Collected data entries
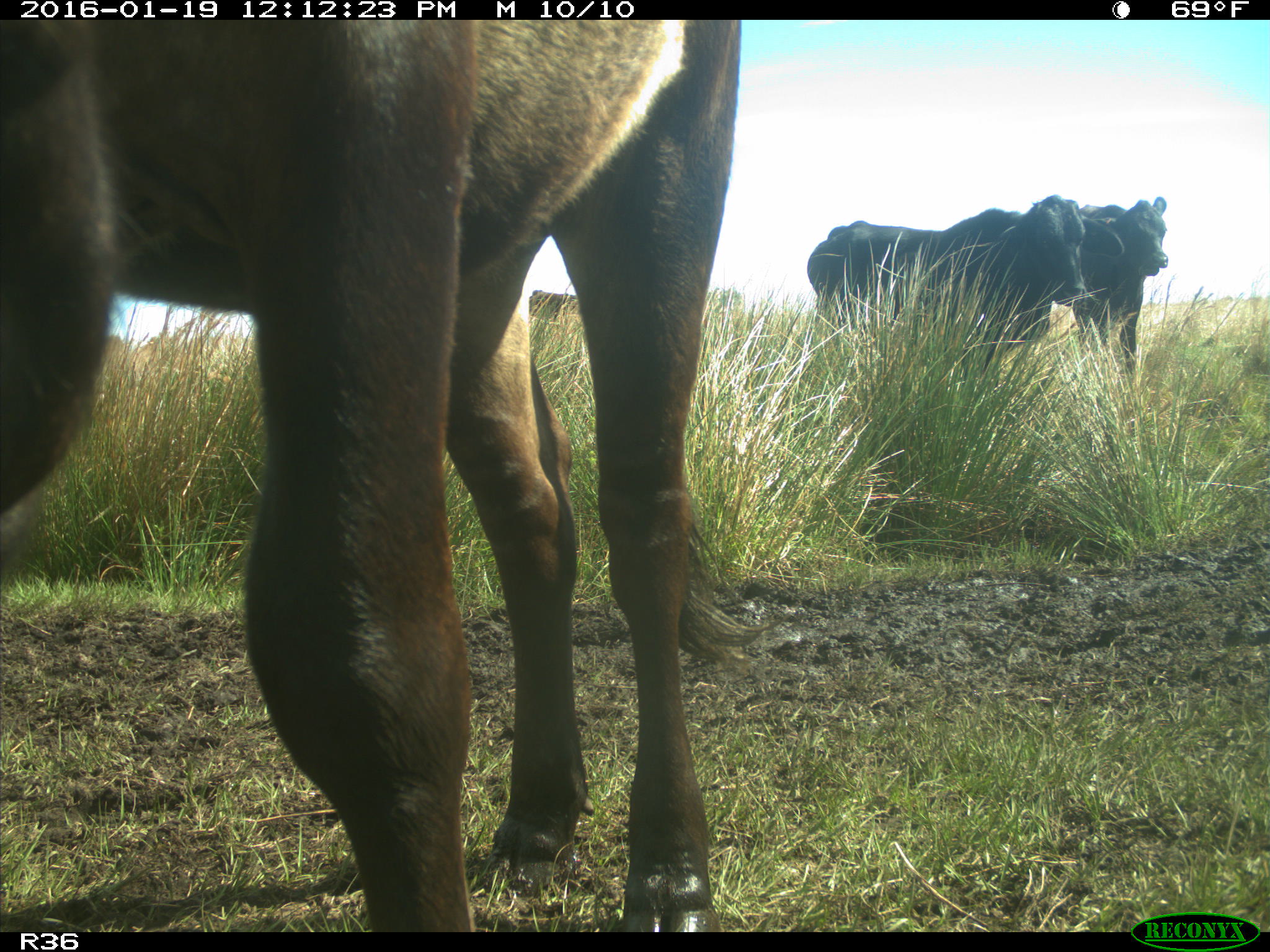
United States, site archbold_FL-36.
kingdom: Animalia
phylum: Chordata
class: Mammalia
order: Artiodactyla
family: Bovidae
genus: Bos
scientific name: Bos taurus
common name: domestic cow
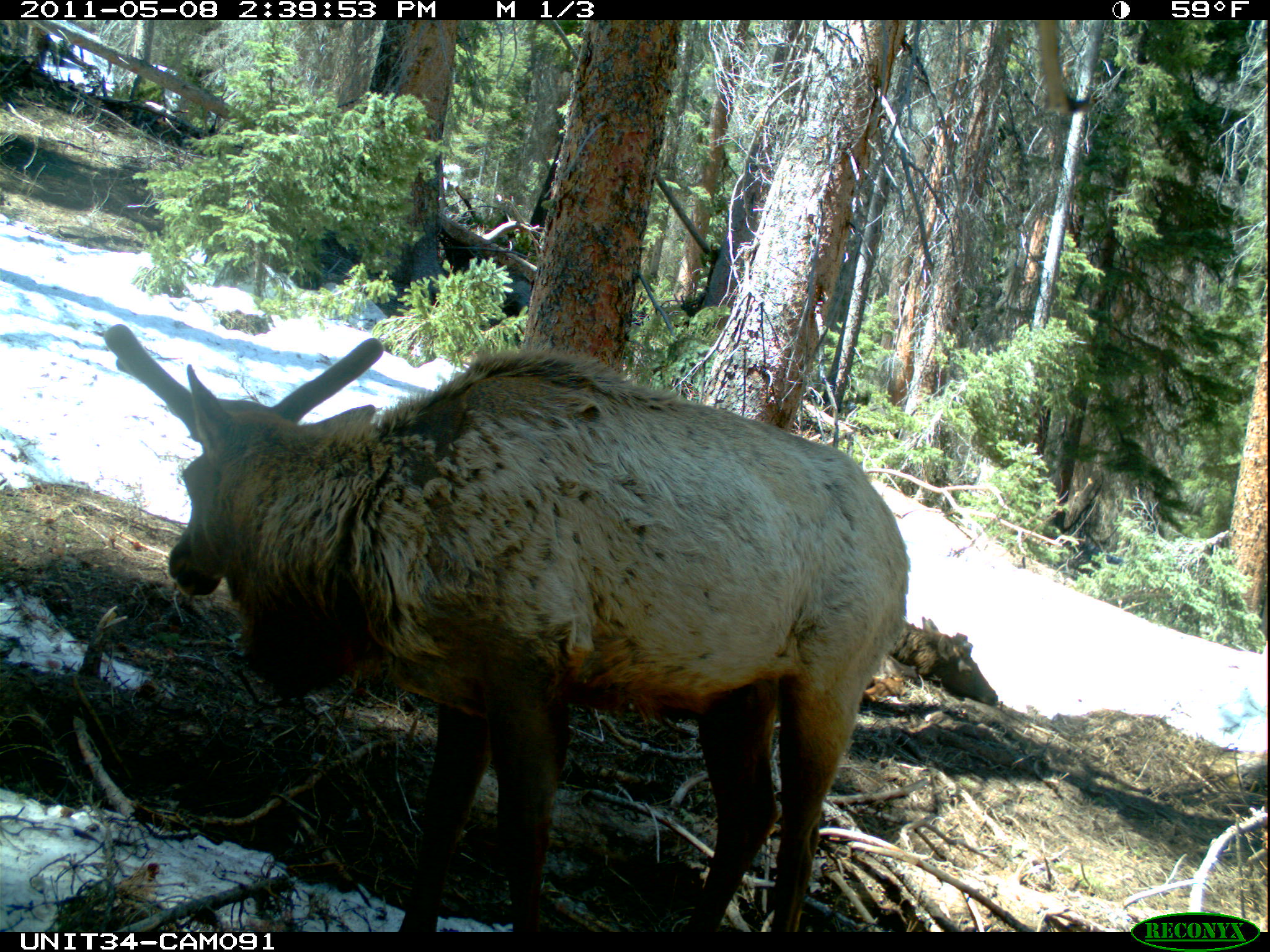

**WHAT IS NEEDED**
Reproduce the entries above exactly, though not their pictures.

**ANSWER TO THIS EXERCISE**
United States, site archbold_FL-36.
kingdom: Animalia
phylum: Chordata
class: Mammalia
order: Artiodactyla
family: Bovidae
genus: Bos
scientific name: Bos taurus
common name: domestic cow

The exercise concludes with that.